The model isn't usually the problem anyway
As we've written about recently, our experience at Humanloop has been that in most real world AI applications the choice of model is rarely the problem. By the time a team has gotten to the point that a task is well defined and they have high quality data, most of the work has already been done. The models are largely becoming commoditized so the ability to curate high quality datasets, collaborate across teams and keep data/models up-to-date is where most of the challenge lies.
The OpenAI API still takes a model-centric view to building AI applications, where the data is viewed as static and where it's assumed a model will be trained once and then used many times.
We believe that there is a better approach.

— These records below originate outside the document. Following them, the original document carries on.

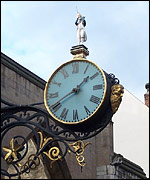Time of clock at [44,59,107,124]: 1:40
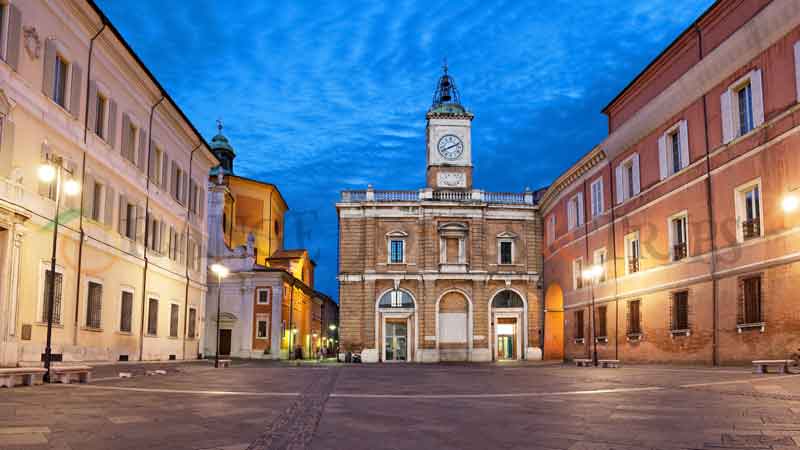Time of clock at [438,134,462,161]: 8:11
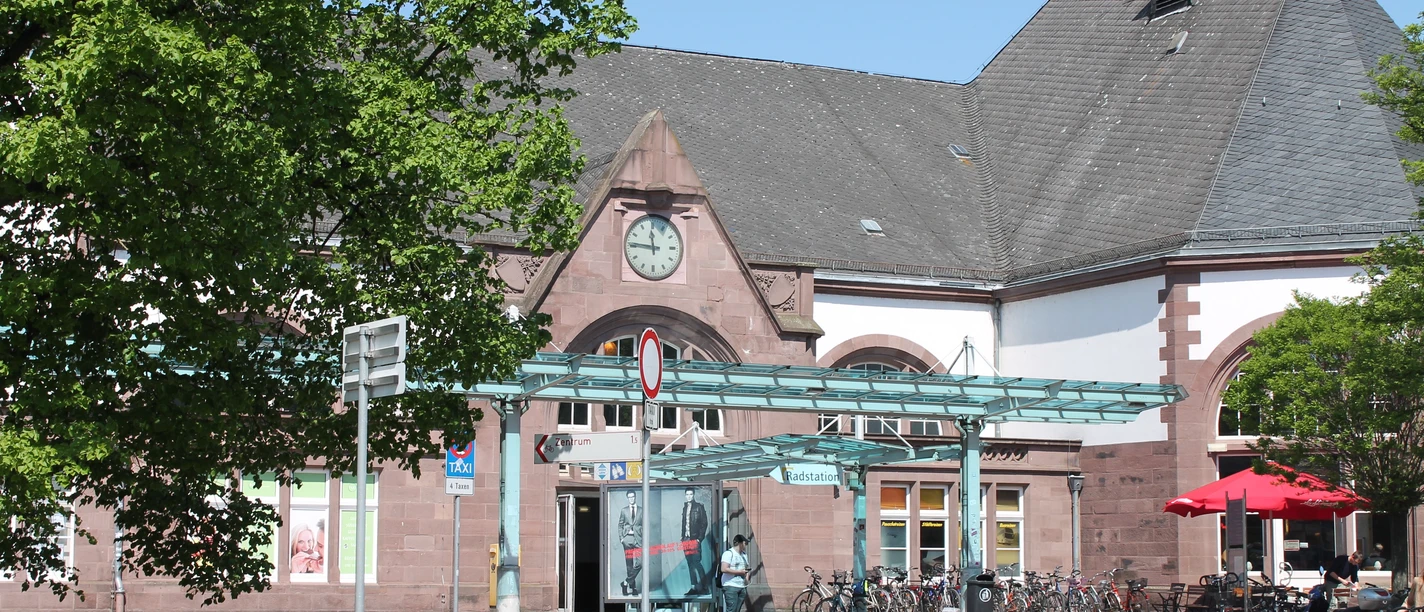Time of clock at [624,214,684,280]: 11:46
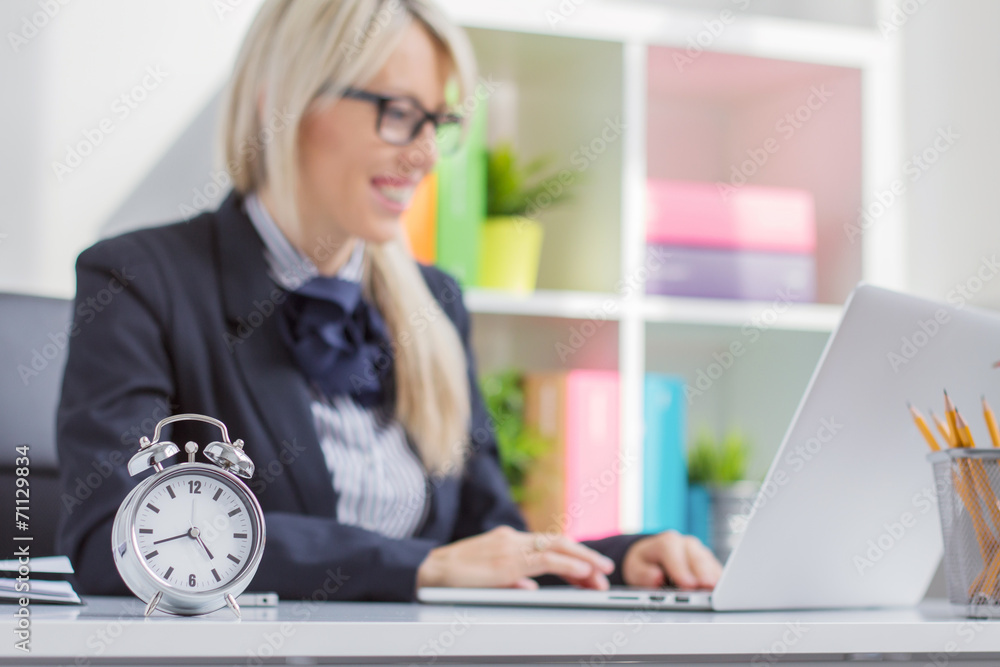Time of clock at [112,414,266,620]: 4:42
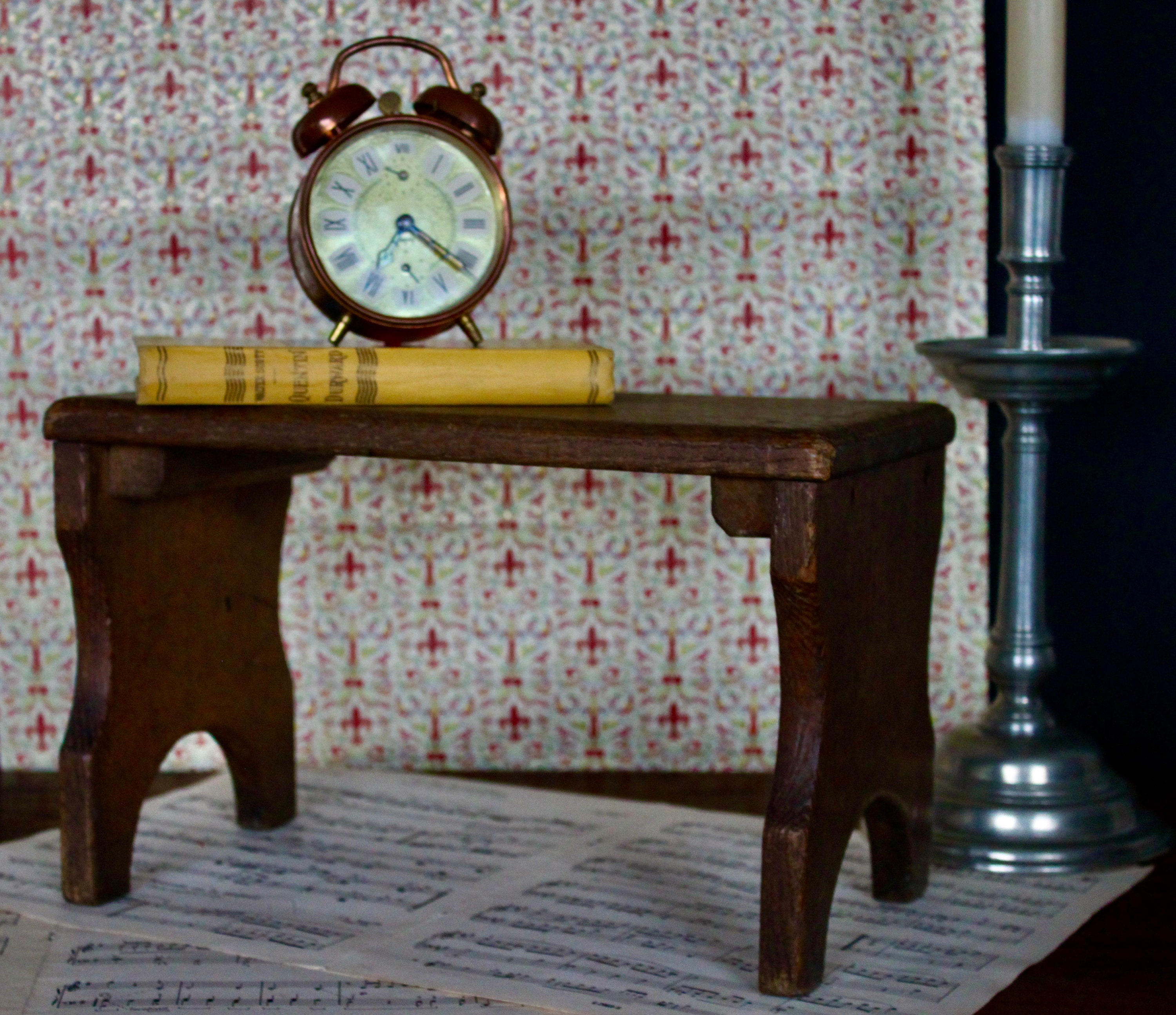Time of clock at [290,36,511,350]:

The right tools for building AI will be data-centric and model backed, will make it easy for domain experts to contribute knowledge and will recognize that models need continuous retraining.
What might we expect from GPT-4?
Ultimately OpenAI's mission is not to produce the best AI products but rather "to ensure that artificial general intelligence benefits all of humanity". GPT-3 is a scientific milestone on their attempted path to building safe general purpose AI. Their research agenda suggests that they subscribe to the "scaling hypothesis" which supposes that we largely have all of the pieces needed to produce very powerful AI systems if we simply continue scaling in both data and compute. It's rumored that they are working on a new version of GPT that may be 100 or even 1000 times larger in size. If they do produce such a model what could we expect from it's performance?
If the scaling law that seems to govern the performance of language models continues to hold then a 100x increase in model size will likely result in a near halving of the testing score of GPT-3. It's difficult to know exactly how such a change in the loss function would translate into real world performance but we can speculate about the kinds of things that GPT-4 would have to learn to achieve such a low loss value.
GPT-3 improves its testing score by getting increasingly good at predicting the rest of a randomly selected sentence. Early in training it can make good progress simply by learning basic things like how to assemble characters into words and grammar. As the model gets better it needs to encode more information about the world to get marginal gains. For example, to reliably complete sentences like: "The trophy won't fit in that bag because the bag is too ...", a model needs to have captured the common sense notion that larger objects can't fit inside smaller ones.
Since GPT-3 already does well on common sense reasoning benchmarks and has captured basic language syntax such a large improvement in its training loss would likely mean a significant improvement in its reasoning ability and knowledge about the world.
We can also try to draw some conclusions about how good the few-shot performance of a 100x bigger GPT model might be by looking at the scaling pattern of performance from the original OpenAI paper.
Looking at this graph and naively extrapolating would lead one to conclude that the average few-shot accuracy of the next GPT model could be 10-20% better than the model today and may be competitive with fine-tuning.
If the scaling does continue, it’s hard to imagine a future in which extremely large pre-trained language models don’t eventually become a standard part of most AI applications.